TASK REQUIREMENTS
Rewrite the lines below with every instance of "green awning" replaced by "shop awning" and nothing else changed, omitting the pictures.

EXERCISE DATA
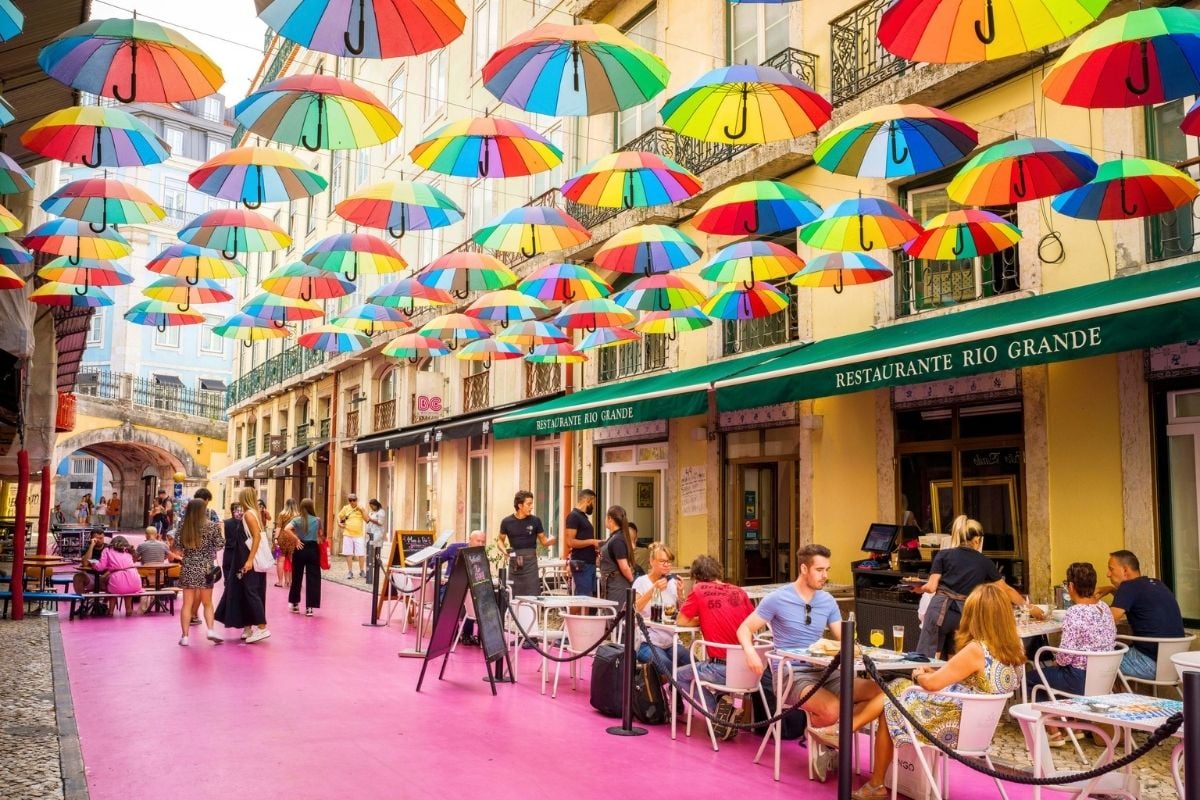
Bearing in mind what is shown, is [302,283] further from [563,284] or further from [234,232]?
[563,284]

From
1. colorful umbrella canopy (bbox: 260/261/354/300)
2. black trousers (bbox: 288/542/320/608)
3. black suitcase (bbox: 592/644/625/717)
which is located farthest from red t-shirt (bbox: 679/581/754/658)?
black trousers (bbox: 288/542/320/608)

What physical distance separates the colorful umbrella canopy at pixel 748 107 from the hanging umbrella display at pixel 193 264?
21.1 ft

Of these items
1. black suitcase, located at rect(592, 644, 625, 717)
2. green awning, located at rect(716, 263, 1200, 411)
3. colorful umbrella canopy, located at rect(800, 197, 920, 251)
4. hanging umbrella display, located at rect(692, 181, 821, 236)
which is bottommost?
black suitcase, located at rect(592, 644, 625, 717)

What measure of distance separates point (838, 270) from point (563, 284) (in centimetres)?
393

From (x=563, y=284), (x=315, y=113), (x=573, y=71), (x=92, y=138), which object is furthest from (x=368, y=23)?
(x=563, y=284)

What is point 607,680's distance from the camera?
7.73 meters

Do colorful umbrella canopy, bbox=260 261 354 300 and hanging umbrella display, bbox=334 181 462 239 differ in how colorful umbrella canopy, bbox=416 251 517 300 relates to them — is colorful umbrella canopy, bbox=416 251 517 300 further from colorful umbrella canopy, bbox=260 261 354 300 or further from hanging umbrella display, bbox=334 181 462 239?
hanging umbrella display, bbox=334 181 462 239

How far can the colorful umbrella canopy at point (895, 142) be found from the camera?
800 cm

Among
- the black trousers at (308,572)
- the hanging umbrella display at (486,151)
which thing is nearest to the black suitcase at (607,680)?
the hanging umbrella display at (486,151)

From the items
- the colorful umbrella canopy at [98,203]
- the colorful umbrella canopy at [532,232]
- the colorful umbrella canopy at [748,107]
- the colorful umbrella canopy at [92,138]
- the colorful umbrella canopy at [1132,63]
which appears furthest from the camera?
the colorful umbrella canopy at [532,232]

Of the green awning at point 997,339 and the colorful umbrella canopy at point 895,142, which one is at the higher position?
the colorful umbrella canopy at point 895,142

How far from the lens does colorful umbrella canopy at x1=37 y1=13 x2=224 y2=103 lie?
6938mm

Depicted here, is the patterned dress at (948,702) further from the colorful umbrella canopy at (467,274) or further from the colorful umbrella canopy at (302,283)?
the colorful umbrella canopy at (302,283)

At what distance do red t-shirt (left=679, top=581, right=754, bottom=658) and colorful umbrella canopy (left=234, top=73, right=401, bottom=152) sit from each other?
4610 mm
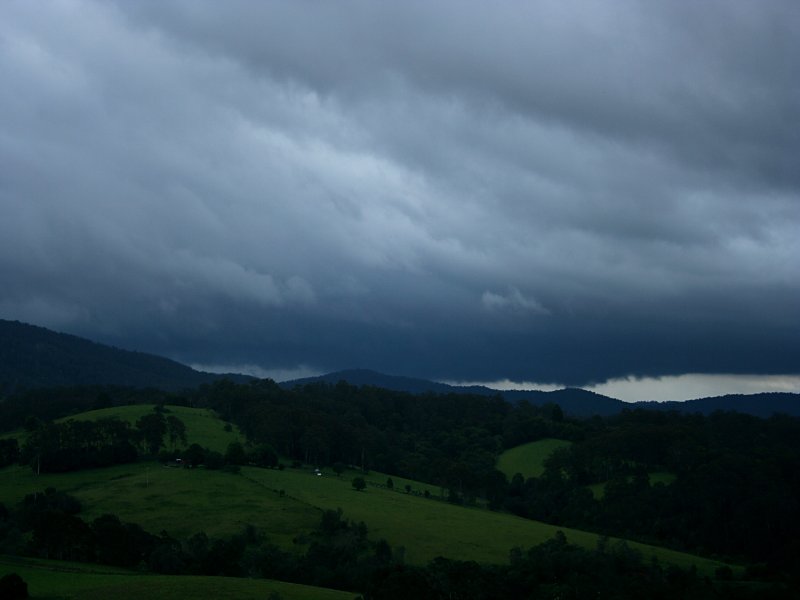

OUTPUT FOR THIS TASK
Bearing in mind what is shown, is [302,283] further from [563,284] or further from [234,232]?
[563,284]

From
1. colorful umbrella canopy (bbox: 260/261/354/300)
2. black trousers (bbox: 288/542/320/608)
3. black suitcase (bbox: 592/644/625/717)
which is located farthest from red t-shirt (bbox: 679/581/754/658)?
black trousers (bbox: 288/542/320/608)

What physical distance separates the colorful umbrella canopy at pixel 748 107 from the hanging umbrella display at pixel 193 264?
21.1 ft

Of these items
1. black suitcase, located at rect(592, 644, 625, 717)
2. shop awning, located at rect(716, 263, 1200, 411)
3. colorful umbrella canopy, located at rect(800, 197, 920, 251)
4. hanging umbrella display, located at rect(692, 181, 821, 236)
which is bottommost?
black suitcase, located at rect(592, 644, 625, 717)

What measure of distance separates point (838, 270) from point (563, 284) (in centimetres)?
393

From (x=563, y=284), (x=315, y=113), (x=573, y=71), (x=92, y=138), which object is furthest from (x=368, y=23)?
(x=563, y=284)

What is point 607,680's distance from the camera?
7.73 meters

Do colorful umbrella canopy, bbox=260 261 354 300 and hanging umbrella display, bbox=334 181 462 239 differ in how colorful umbrella canopy, bbox=416 251 517 300 relates to them — is colorful umbrella canopy, bbox=416 251 517 300 further from colorful umbrella canopy, bbox=260 261 354 300 or further from hanging umbrella display, bbox=334 181 462 239?
hanging umbrella display, bbox=334 181 462 239

How far can the colorful umbrella canopy at point (895, 142) be found from the camera?
800 cm

Among
- the black trousers at (308,572)
- the hanging umbrella display at (486,151)
which thing is nearest to the black suitcase at (607,680)?
the hanging umbrella display at (486,151)

From the items
- the colorful umbrella canopy at [98,203]
- the colorful umbrella canopy at [532,232]
- the colorful umbrella canopy at [748,107]
- the colorful umbrella canopy at [92,138]
- the colorful umbrella canopy at [1132,63]
which appears furthest from the camera?
the colorful umbrella canopy at [532,232]

Of the shop awning at point 997,339 and the colorful umbrella canopy at point 895,142, which one is at the higher position?
the colorful umbrella canopy at point 895,142

How far from the lens does colorful umbrella canopy at x1=37 y1=13 x2=224 y2=103 lie?
6938mm

Depicted here, is the patterned dress at (948,702) further from the colorful umbrella canopy at (467,274) or further from the colorful umbrella canopy at (302,283)?
the colorful umbrella canopy at (302,283)

At what distance do red t-shirt (left=679, top=581, right=754, bottom=658) and colorful umbrella canopy (left=234, top=73, right=401, bottom=152) sit from each other?
4610 mm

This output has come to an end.